In België, waar in cafés de verkoop per glas van sterke drank is verboden, hebben wij ooit een andere praktijk beleefd, die van méér brutaliteit getuigde. Toen aan een grenskantoor de inzittenden van een autobus op Belgisch gebied "aanlegden", glipten ze door een spleet van de schuifdeur naar een tijdelijk afgesloten deel van het café. Op de rand van het met zwart zeildoek bedekte biljart stonden daar de borrels al ingeschonken klaar als soldaten in het gelid. Dat had daar een of andere "foezelaar" even versierd...

 

vertrekken

Van een Tilburger, die ergens had zitten buurten, noteerden wij: "Nou mensen, bedankt voor de gezelligheid, ik trek wir 'ns aon m'n knieën". Dat was dan zijn aankondiging, dat hij ging vertrekken.

 

eigendunk

Wie "denkt dat hij de pruimtabak heeft uitgevonden" wordt beschouwd als iemand met een hoge dunk van zichzelf, terwijl het eigenlijk toch niet lijden kan. De uitdrukking wordt ironisch gebruikt.

 

weg

Wordt er iemand "vermist" zonder dat men deze vermissing ernstig neemt, dan "is hij mee de muziek mee". Wil men een al te nieuwsgierige vrager niet op de hoogte brengen, waar iemand uithangt, dan kan hij door het vermelde antwoord ook met een kluitje in het riet gestuurd worden.
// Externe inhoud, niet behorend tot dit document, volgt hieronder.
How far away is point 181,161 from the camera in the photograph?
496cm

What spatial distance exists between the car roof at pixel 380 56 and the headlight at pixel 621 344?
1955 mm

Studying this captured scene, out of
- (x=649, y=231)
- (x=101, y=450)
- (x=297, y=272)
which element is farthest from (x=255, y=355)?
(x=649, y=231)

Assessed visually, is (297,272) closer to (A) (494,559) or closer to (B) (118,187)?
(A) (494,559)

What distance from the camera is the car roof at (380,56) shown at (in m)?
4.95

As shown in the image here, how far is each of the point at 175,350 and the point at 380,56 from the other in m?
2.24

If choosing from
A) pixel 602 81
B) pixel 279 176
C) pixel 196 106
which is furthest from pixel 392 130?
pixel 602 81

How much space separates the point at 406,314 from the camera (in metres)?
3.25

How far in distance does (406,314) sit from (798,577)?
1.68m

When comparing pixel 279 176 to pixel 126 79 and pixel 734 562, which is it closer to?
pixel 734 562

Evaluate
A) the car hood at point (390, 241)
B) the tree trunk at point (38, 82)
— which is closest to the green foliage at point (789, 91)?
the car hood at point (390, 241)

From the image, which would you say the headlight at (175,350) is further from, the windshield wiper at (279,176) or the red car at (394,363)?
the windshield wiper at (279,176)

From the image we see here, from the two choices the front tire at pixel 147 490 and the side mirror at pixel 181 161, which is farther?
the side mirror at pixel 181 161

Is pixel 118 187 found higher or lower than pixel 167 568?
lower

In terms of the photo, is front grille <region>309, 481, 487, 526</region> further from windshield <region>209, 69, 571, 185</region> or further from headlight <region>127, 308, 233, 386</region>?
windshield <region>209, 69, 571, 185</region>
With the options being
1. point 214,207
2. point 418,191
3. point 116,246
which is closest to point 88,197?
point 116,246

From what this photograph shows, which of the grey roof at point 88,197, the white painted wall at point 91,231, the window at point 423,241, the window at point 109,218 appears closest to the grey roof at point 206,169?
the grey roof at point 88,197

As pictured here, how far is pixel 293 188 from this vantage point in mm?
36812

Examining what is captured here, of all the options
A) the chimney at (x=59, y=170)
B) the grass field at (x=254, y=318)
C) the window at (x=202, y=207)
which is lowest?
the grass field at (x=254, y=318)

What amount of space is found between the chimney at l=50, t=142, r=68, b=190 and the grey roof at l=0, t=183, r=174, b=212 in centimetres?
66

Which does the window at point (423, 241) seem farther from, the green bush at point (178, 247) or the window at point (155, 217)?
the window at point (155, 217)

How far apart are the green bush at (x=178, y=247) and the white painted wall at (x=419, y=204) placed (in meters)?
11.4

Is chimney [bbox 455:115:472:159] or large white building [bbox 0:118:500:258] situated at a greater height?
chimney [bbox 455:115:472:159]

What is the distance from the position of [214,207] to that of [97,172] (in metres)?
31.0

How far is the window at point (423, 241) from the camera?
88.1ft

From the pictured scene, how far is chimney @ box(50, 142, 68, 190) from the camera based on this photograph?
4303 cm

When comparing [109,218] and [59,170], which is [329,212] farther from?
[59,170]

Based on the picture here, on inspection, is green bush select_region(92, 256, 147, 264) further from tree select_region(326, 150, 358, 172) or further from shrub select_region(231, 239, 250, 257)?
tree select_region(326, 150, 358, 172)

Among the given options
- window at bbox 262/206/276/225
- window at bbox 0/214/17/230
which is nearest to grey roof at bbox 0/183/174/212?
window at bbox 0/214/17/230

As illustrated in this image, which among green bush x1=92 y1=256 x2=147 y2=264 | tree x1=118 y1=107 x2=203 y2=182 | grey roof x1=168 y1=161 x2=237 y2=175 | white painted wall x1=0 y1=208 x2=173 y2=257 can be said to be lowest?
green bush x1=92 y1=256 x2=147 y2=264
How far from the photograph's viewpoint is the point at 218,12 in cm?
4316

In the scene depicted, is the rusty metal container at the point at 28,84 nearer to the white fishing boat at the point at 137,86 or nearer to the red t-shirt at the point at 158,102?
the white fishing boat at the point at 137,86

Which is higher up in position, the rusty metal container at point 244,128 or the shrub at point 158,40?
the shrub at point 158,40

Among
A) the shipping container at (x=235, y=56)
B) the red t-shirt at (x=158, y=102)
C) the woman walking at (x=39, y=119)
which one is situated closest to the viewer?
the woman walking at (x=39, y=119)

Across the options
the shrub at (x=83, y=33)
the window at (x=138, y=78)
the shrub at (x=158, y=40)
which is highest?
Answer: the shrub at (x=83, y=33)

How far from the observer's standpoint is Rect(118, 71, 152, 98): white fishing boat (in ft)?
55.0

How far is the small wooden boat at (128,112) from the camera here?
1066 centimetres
Als er vroeger een harmonie door de straten trok, betekende dit meestal een hele gebeurtenis, zeker voor de jeugd. Deze had de gewoonte heel de route mee te sjouwen en dan verscheen ze wel eens te laat thuis. Men was inderdaad echt "met de muziek mee" geweest.

 

passen, op het huis

Een dergelijke attractie bleek uiteraard niet weggelegd voor een kind, dat van zijn moeder de opdracht had "op de deur te passen". Wie zich hiervoor gesteld zag, had tot taak op het hele huis "te passen", niet om te voorkomen dat het zou weglopen, maar wèl met de bedoeling zowel gewenste als ongewenste bezoekers op te vangen. Typisch dat dan de "deur" werd aanbevolen als object van speciale zorg. Overigens toch niet onlogisch.

 

smaak

"Dat is iets naor z'ne taand" betekent, dat het naar de smaak of zin van de betrokkene is. Het kan rechtstreeks op eten slaan, maar wordt in bredere zin gebruikt.